As President Oscar Arias nears the middle of his term, his administration is far from completing many of its stated goals.
A study published this month by the Planning Ministry shows mixed progress on promises Arias made in his National Development Plan, presented 14 months ago.
The study, based on data from December, measures progress on nearly 500 goals in education, poverty, the economy, foreign affairs and government reform.
The report is a call to attention, Minister Roberto Gallardo said. The government must move more quickly in the next two years to achieve many of its goals.
Arias promised that in four years, 95% of elementary schools would teach English. But coverage currently at 80% increased only slightly during the first 19 months of his administration.
Arias has not yet made good on his campaign promise to increase the Education Ministry s budget from 6% to 8% of gross domestic product (GDP) a move that would require lawmakers’ approval. Education Minister Leonardo Garnier said the government must first pass fiscal reform to beef up state coffers.
Bridges also remain in poor shape. The government pledged to repair more than 6,700 meters of bridges by 2010, but just 570 meters, or a mere 9% of the goal, had been repaired by December, when the data was collected. Just 10 bridges have been constructed, although the government promised to build 49 in four years.

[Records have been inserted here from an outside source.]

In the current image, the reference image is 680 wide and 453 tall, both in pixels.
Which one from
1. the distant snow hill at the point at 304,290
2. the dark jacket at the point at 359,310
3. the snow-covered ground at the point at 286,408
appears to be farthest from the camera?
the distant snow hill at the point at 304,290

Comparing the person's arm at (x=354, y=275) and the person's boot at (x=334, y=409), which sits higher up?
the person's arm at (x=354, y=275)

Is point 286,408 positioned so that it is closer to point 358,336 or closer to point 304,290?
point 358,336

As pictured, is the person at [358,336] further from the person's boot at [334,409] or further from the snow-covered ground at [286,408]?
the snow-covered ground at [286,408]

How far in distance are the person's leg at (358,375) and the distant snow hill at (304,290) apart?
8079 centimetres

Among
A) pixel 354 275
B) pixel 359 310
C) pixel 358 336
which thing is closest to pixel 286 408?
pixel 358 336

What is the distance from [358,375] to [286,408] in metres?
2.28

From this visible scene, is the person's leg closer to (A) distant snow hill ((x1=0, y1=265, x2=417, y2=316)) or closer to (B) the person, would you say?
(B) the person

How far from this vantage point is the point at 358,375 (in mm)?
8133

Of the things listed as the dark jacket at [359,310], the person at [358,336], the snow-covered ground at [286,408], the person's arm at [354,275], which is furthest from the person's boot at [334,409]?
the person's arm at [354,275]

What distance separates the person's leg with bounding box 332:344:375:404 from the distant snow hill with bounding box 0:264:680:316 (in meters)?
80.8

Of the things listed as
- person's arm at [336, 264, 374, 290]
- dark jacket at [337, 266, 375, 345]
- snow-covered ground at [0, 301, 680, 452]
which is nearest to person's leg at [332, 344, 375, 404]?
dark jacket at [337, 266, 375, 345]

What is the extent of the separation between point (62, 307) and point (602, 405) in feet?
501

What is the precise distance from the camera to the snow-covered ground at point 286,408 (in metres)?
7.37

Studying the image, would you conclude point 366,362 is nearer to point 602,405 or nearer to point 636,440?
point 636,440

Since Arias took office, fatal traffic accidents increased by 19%, controlling for population growth, despite his promise to reduce that figure by about 15%.
The government has also made limited progress on goals to increase Internet access, landline phone coverage, and access to drinking water in rural areas.
Other projects have met with more success.
The government greatly expanded a cash-transfer program for poor high school students, as well as a pension program for low-income seniors.
Arias’ administration also signed a freetrade agreement with Panama, as promised, and landed a seat on the United Nations Security Council.
When progress is slow, ministries and other state institutions blame trámites, or red tape, referring to onerous rules that tend to bog down initiatives, Gallardo said.
“The country made norms and laws designed to check public conduct, based on an unjust premise that the public sector is prone to corruption,” he said. “These checks on public conduct have become absolutely suffocating.”
The Ministry of Planning gave the press a summary of the report and promised to put the full report online two weeks ago. But the full report was not posted by press time, despite repeated requests from The Tico Times.